Feel free to submit a PR to clean it up or actually make it usable for more than just our use case.
## CLI Flags
Currently, the following CLI options are implemented:
| Flag | Default | Meaning |
|------------------|------------------------|-------------------------------------------------------------------------------------------------------------------------------------------------------------|
| frames | 1 | the number of HEADERS and RST_STREAM frames to send on any stream |
| connections | 1 | the number of TLS connections to run the attack on (concurrently) |
| consecutiveSends | 1 | number of HEADERS frames to send before sending RST_STREAM frames (per flow) |
| connectAttempts | 1 | number of consecutive connections to run the test on (per connect-routine) |
| delay | 0 | the time (in ms) to wait between sending HEADERS and RST_STREAM frames |
| ignoreGoAway | false | if true, GOAWAY streams will not cause the receiving routine to terminate. Instead, it will wait until no frame has been received for more than 10 seconds. |
| monitor | false | enable performance monitoring |
| monitorDelay | 100 | the time (in ms) to wait between testing response latency |
| monitorLog | ./monitor.log | to file to write monitor delay logs |
| routines | 1 | the number of streams to attack |
| skipValidation | true | if true, the server certificate will not be validated (this is the default - we don't care about security since we are the attacker anyways) |
| timeout | 1000 | time to wait for new frames before considering the connection attempt as invalid and stopping it |
| url | https://localhost:433/ | the url to run the attack against |
## Example output
The tool will print out a lot of debug information, as well as a summary.

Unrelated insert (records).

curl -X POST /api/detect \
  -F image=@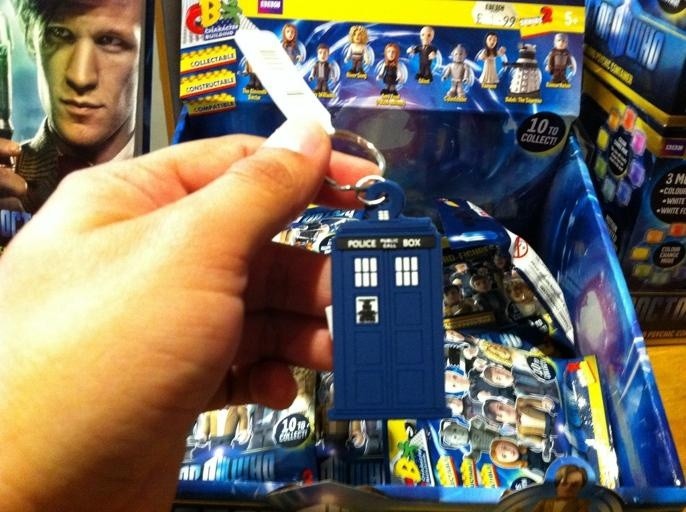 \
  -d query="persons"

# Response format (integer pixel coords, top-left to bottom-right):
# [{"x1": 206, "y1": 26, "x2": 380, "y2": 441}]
[
  {"x1": 280, "y1": 26, "x2": 576, "y2": 107},
  {"x1": 0, "y1": 115, "x2": 386, "y2": 512},
  {"x1": 191, "y1": 405, "x2": 250, "y2": 459},
  {"x1": 0, "y1": 1, "x2": 141, "y2": 248}
]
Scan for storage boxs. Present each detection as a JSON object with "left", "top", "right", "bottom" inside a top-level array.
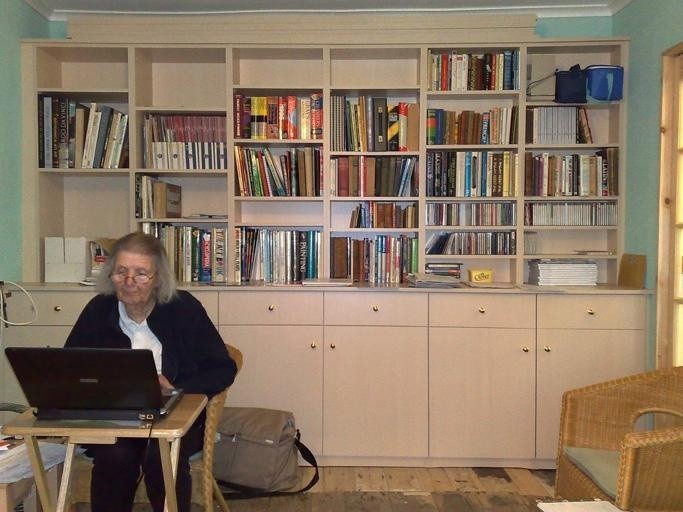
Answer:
[
  {"left": 44, "top": 261, "right": 91, "bottom": 283},
  {"left": 584, "top": 63, "right": 623, "bottom": 103},
  {"left": 552, "top": 63, "right": 588, "bottom": 103},
  {"left": 44, "top": 235, "right": 65, "bottom": 262},
  {"left": 152, "top": 181, "right": 183, "bottom": 218},
  {"left": 64, "top": 237, "right": 93, "bottom": 263}
]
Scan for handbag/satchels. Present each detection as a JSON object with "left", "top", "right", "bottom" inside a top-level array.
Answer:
[
  {"left": 589, "top": 65, "right": 624, "bottom": 101},
  {"left": 555, "top": 65, "right": 588, "bottom": 102}
]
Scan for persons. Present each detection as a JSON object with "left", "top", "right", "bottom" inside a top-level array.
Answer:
[{"left": 63, "top": 229, "right": 238, "bottom": 512}]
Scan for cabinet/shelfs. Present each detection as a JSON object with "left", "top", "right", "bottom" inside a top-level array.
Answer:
[
  {"left": 0, "top": 286, "right": 218, "bottom": 422},
  {"left": 427, "top": 292, "right": 650, "bottom": 470},
  {"left": 216, "top": 289, "right": 429, "bottom": 468},
  {"left": 18, "top": 38, "right": 632, "bottom": 289}
]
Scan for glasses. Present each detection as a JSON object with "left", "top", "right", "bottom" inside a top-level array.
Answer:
[{"left": 109, "top": 272, "right": 151, "bottom": 285}]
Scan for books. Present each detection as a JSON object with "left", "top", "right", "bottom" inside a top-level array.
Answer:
[
  {"left": 350, "top": 203, "right": 418, "bottom": 228},
  {"left": 328, "top": 157, "right": 420, "bottom": 198},
  {"left": 183, "top": 212, "right": 227, "bottom": 219},
  {"left": 425, "top": 230, "right": 515, "bottom": 254},
  {"left": 426, "top": 104, "right": 518, "bottom": 145},
  {"left": 427, "top": 51, "right": 519, "bottom": 91},
  {"left": 524, "top": 230, "right": 538, "bottom": 255},
  {"left": 141, "top": 112, "right": 227, "bottom": 169},
  {"left": 330, "top": 95, "right": 418, "bottom": 151},
  {"left": 525, "top": 107, "right": 596, "bottom": 145},
  {"left": 233, "top": 92, "right": 324, "bottom": 140},
  {"left": 234, "top": 227, "right": 324, "bottom": 285},
  {"left": 425, "top": 202, "right": 517, "bottom": 226},
  {"left": 38, "top": 92, "right": 129, "bottom": 168},
  {"left": 578, "top": 250, "right": 610, "bottom": 256},
  {"left": 524, "top": 149, "right": 619, "bottom": 196},
  {"left": 530, "top": 260, "right": 597, "bottom": 285},
  {"left": 330, "top": 234, "right": 416, "bottom": 283},
  {"left": 426, "top": 149, "right": 518, "bottom": 197},
  {"left": 141, "top": 221, "right": 227, "bottom": 285},
  {"left": 405, "top": 273, "right": 461, "bottom": 289},
  {"left": 464, "top": 282, "right": 514, "bottom": 289},
  {"left": 132, "top": 171, "right": 178, "bottom": 216},
  {"left": 425, "top": 261, "right": 462, "bottom": 287},
  {"left": 524, "top": 202, "right": 618, "bottom": 227},
  {"left": 233, "top": 144, "right": 324, "bottom": 197}
]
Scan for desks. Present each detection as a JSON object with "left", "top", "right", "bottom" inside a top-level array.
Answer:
[{"left": 0, "top": 391, "right": 208, "bottom": 512}]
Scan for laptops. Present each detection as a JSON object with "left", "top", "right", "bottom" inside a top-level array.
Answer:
[{"left": 4, "top": 346, "right": 184, "bottom": 423}]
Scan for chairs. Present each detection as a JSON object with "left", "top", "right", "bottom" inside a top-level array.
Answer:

The debug information contains information about the way the connection was established and about the current progress and the type of frames currently being sent.
The summary will look something like this (depending on your configuration)
```
####################SUMMARY####################
Packet types received:
PING: 2
HEADERS: 12
SETTINGS: 0
DATA: 11
GOAWAY: 3
RSTSTREAM: 0
WINDOWUPDATE: 0
UNKNOWN: 0
Attack ending reasons (per receiving thread):
GoAway events: 3
Timeout events: 0
Error events: 0
Summary for connection 2
PING: 1
HEADERS: 9
SETTINGS: 0
DATA: 6
GOAWAY: 1
RSTSTREAM: 0
WINDOWUPDATE: 0
UNKNOWN: 0
Reason for stopping to listen for more packets: GoAway - the server responded as expected.
Summary for connection 1
PING: 1
HEADERS: 3
SETTINGS: 0
DATA: 5
GOAWAY: 1
RSTSTREAM: 0
WINDOWUPDATE: 0
UNKNOWN: 0
Reason for stopping to listen for more packets: GoAway - the server responded as expected.
Summary for connection 0
PING: 0
HEADERS: 0
SETTINGS: 0
DATA: 0
GOAWAY: 1
RSTSTREAM: 0
WINDOWUPDATE: 0
UNKNOWN: 0
Reason for stopping to listen for more packets: GoAway - the server responded as expected.
```
If you think there are other statistics that need to be gathered - do not hesitate to contact me or create an issue!
## TODO
- calculate the average delay between sending HEADERS and receiving the first frame for this request
- calculate the average delay between sending HEADERS and receiving GOAWAY frames, if any
- calculate the percentage of connections the server responded correctly to
- calculate the percentage of streams the server responded correctly to (per connection and in total)
- include amount of packets sent in the summary
## DISCLAIMER
This tool is meant for research purposes ONLY. It is not meant to run attacks against servers not owned or managed by yourself.
I take no responsibility for the accuracy of the statistics provided, nor for attacks and their consequences for servers and services.